INSTRUCTION 1: In the goat forum thread about Hawai'i, on which island and in which town does the person who started the thread live?
INSTRUCTION 2: Extend the goat forum thread about Hawai'i, picking up after the last line shown.

[DOCUMENT TEXT start]

# Anyone here from Hawai'i?



## LittleMrsWildside (Jun 12, 2013)

Hello everybody, I'm a newbie to the world of goat raising, and I was wondering if there was anyone in the forum that lives in (or has lived in) Hawai'i? I'd love to find some fellow goat lovers that live close by.. I'd like some advice, you know.. pick your brain about the geographical and botanical qualities here in the islands.. I've just got some odd questions, typical newbie questions probably.. 

:laugh:

I live on the Big Island, in Mt. View.
But hey, if there is anyone out there that thinks they can help out a fellow goat lover, than I'm all ears


----------



## nchen7 (Feb 25, 2013)

Welcome from Barbados!

There are a few here who live in Hawaii!! Dayna for one, but I can't think of any others.


----------



## FarmerJen (Oct 18, 2012)

Get back to me in 5-10 years.  Went to Oahu for the first time two years ago and instantly fell in love. Headed to Kona & Hilo later this summer. Only place I've ever visited that made me instantly (and seriously!) want to move there! My current plan is to visit each island over the next few years and see which I like best. I'll be an "empty nester" in the next couple years... so ya never know... I might just do it! The idea of being able to garden year round makes it AWFULLY hard to resist!

I know there's at least one person that posts a lot from Hawaii... though I can't remember who. I love seeing posts from those of you in Hawaii though! If/when I move there... I will definitely be having goats.


----------



## Texaslass (May 15, 2013)

We thought about moving there once!  I think Dayna lives in Hawaii. She has a thread going right now about her goat Cupcake.Welcome!


----------



## Little-Bits-N-Pieces (Apr 7, 2013)

I used to live there. For about 2 months.....
I still have property there, but I couldn't tell you a thing about the plants there. lol


----------



## goathiker (Apr 14, 2011)

Party vacation at Bits and Pieces property everyone!!!!!!


----------



## Little-Bits-N-Pieces (Apr 7, 2013)

goathiker said:


> Party vacation at Bits and Pieces property everyone!!!!!!


:ROFL:

That's really funny, you could throw a massive party there and I'd be none the wiser! I'm way to far from Hawaii to even know whats going on over there.


----------



## LittleMrsWildside (Jun 12, 2013)

nchen7 said:


> Welcome from Barbados!

[DOCUMENT TEXT end]
[ENTRIES PROVIDED start]

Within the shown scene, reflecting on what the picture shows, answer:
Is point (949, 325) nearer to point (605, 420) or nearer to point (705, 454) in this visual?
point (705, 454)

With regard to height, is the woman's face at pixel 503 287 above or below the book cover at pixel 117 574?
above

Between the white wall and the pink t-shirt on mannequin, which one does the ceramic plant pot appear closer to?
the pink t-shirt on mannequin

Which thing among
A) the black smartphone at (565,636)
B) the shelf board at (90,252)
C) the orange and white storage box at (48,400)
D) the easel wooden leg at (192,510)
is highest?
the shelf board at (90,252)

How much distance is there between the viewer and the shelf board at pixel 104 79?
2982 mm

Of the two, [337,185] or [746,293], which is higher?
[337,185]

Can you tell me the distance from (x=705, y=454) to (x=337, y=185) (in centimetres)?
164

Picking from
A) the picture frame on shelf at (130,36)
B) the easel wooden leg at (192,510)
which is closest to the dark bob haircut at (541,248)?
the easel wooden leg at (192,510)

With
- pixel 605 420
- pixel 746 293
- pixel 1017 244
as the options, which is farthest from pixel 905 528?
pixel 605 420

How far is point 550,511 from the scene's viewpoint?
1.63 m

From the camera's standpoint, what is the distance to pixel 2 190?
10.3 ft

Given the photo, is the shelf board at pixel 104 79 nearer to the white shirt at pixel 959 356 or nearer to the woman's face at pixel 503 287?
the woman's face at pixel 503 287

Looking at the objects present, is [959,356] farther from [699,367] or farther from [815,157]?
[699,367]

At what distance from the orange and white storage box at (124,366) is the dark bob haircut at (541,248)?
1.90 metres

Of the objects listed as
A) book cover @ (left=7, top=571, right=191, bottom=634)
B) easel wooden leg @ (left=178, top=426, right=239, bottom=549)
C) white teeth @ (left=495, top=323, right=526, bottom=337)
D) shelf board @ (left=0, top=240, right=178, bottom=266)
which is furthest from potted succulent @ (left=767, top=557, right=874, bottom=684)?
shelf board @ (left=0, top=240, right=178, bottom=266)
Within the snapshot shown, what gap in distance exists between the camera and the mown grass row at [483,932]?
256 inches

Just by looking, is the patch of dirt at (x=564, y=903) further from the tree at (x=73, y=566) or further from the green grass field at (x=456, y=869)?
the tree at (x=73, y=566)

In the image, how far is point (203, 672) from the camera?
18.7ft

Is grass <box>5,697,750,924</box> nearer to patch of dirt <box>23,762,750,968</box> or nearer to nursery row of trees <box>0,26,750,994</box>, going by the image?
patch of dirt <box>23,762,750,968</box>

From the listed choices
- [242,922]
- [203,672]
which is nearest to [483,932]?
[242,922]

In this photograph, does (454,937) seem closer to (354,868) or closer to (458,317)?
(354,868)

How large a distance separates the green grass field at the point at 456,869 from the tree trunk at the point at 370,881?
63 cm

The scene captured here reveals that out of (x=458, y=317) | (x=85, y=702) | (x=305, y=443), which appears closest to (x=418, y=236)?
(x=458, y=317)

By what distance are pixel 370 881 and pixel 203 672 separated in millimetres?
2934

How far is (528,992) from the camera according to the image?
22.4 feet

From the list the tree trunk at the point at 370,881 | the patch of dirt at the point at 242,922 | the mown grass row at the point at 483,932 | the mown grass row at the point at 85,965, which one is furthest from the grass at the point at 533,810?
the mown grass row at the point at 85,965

[ENTRIES PROVIDED end]

EXERCISE RESULT 1: On the Big Island, in Mt. View.

EXERCISE RESULT 2:
> 
> There are a few here who live in Hawaii!! Dayna for one, but I can't think of any others.


Thank you for the welcome, nchen7  Barbados is a beautiful place! Reminds me of Hawaii, actually with your awesome beaches and relatable weather (tee hee). What type of goats do you raise, if I may ask?


----------



## enchantedgoats (Jun 2, 2013)

not from there just wish i was. i've heard it's really boring just another day in paradise!! yeah and it snowed on memorial day here!!


----------



## LittleMrsWildside (Jun 12, 2013)

FarmerJen said:


> Get back to me in 5-10 years.  Went to Oahu for the first time two years ago and instantly fell in love. Headed to Kona & Hilo later this summer. Only place I've ever visited that made me instantly (and seriously!) want to move there! My current plan is to visit each island over the next few years and see which I like best. I'll be an "empty nester" in the next couple years... so ya never know... I might just do it! The idea of being able to garden year round makes it AWFULLY hard to resist!
> 
> I know there's at least one person that posts a lot from Hawaii... though I can't remember who. I love seeing posts from those of you in Hawaii though! If/when I move there... I will definitely be having goats.


FarmerJen, I'm so happy to hear that you loved the islands! I live on the Hilo side of the Big Island, up near the volcano, so it's very serene and lush ...and secluded! well, depending on the area, but the people in this area are very down to earth. It's not like oahu at all, where you see tall buildings and highways, we're more... how would you say.. like a little town. I've never been to the other Islands (except oahu) actually, so I don't know what they're like, but I say go for it!  especially if you love it and can see yourself doing the things you love ( gardening, and so on).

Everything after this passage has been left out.